# Thread: Logarithm - please help

1. ## Logarithm - please help

Please shed some light on the following......

If x and y are both positive and log_9 x = log_12 y = log_16 (x + y), find the value of x/y.

Note: log_9 x should read as log base 9 x

Thanks.

2. Originally Posted by madaboutmath
Please shed some light on the following......

If x and y are both positive and log_9 x = log_12 y = log_16 (x + y), find the value of x/y.

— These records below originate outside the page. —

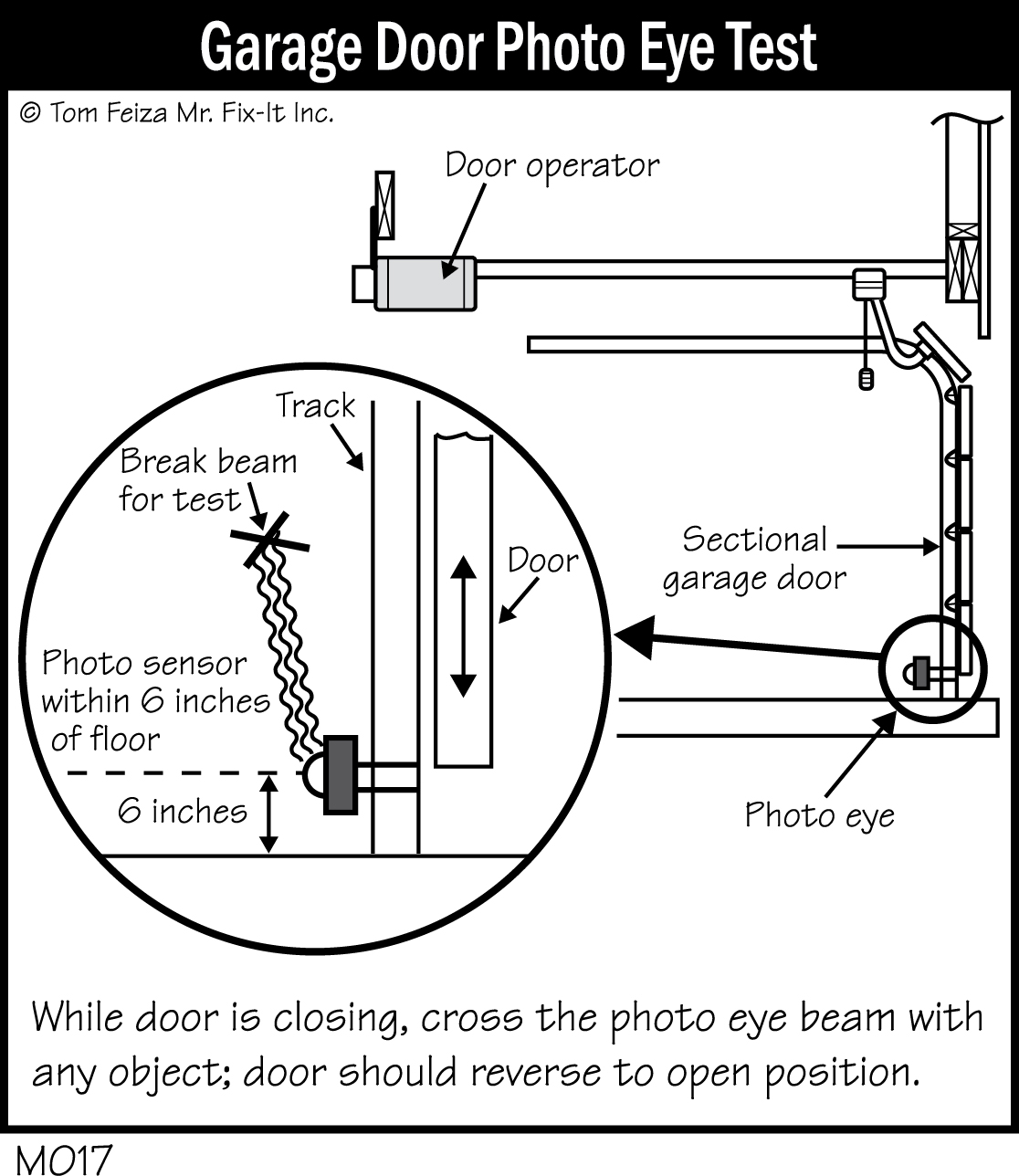 Garage Door Photo Eye Test

© Tom Feiza Mr. Fix-It Inc.

Door operator

Track

Break beam for test

Door

Sectional garage door

Photo sensor within 6 inches of floor

6 inches

Photo eye

While door is closing, cross the photo eye beam with any object; door should reverse to open position.

M017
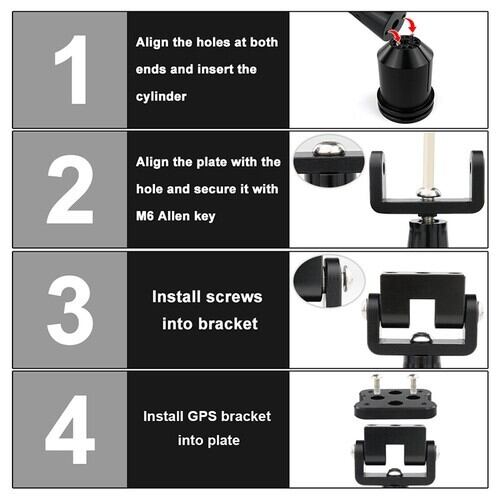 1

Align the holes at both ends and insert the cylinder

2

Align the plate with the hole and secure it with M6 Allen key

3

Install screws into bracket

4

Install GPS bracket into plate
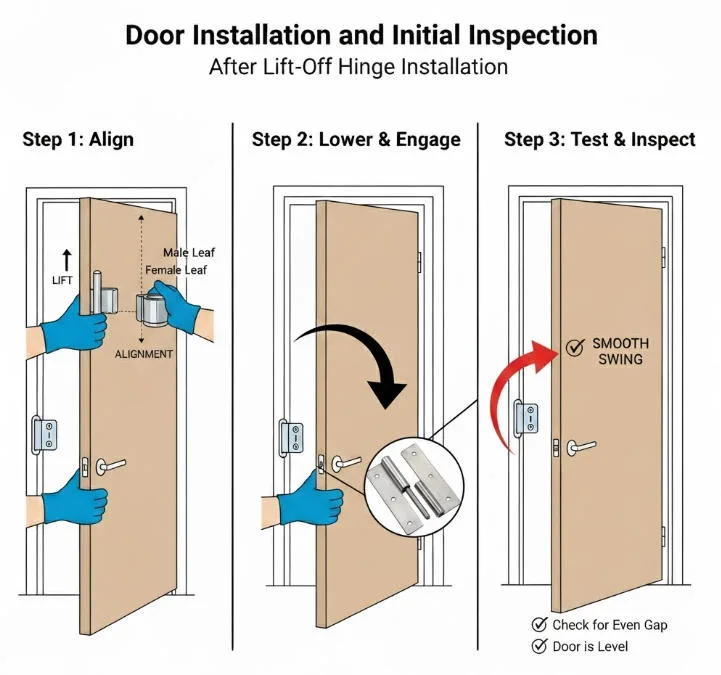 Door Installation and Initial Inspection
After Lift-Off Hinge Installation

Step 1: Align

LIFT
Male Leaf
Female Leaf
ALIGNMENT

Step 2: Lower & Engage

Step 3: Test & Inspect

SMOOTH SWING

Check for Even Gap
Door is Level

Note: log_9 x should read as log base 9 x

Thanks.

Put:

$\displaystyle u=\log_9(x)=\log_{12}(y)=\log_{16}(x+y)$

Then:

$\displaystyle 9^u=x,\ 12^u=y,\ 16^u=x+y$

So:

$\displaystyle \frac{x+y}{y}=\left[\frac{16}{12}\right]^u=\left[\frac{4}{3}\right]^u$

and:

$\displaystyle \frac{y}{x}=\left[\frac{12}{9}\right]^u=\left[\frac{4}{3}\right]^u$

Therefore if $\displaystyle z=x/y$, we have:

$\displaystyle z+1=1/z$

which is a quadratic in $\displaystyle z$, one (or more of which's solutions)
should solve the problem.

RonL

RonL

3. ## Logarithm

I really appreciate your prompt help CaptainBlack. The answer is (sqrt5-1)/2.

Thanks.

MAM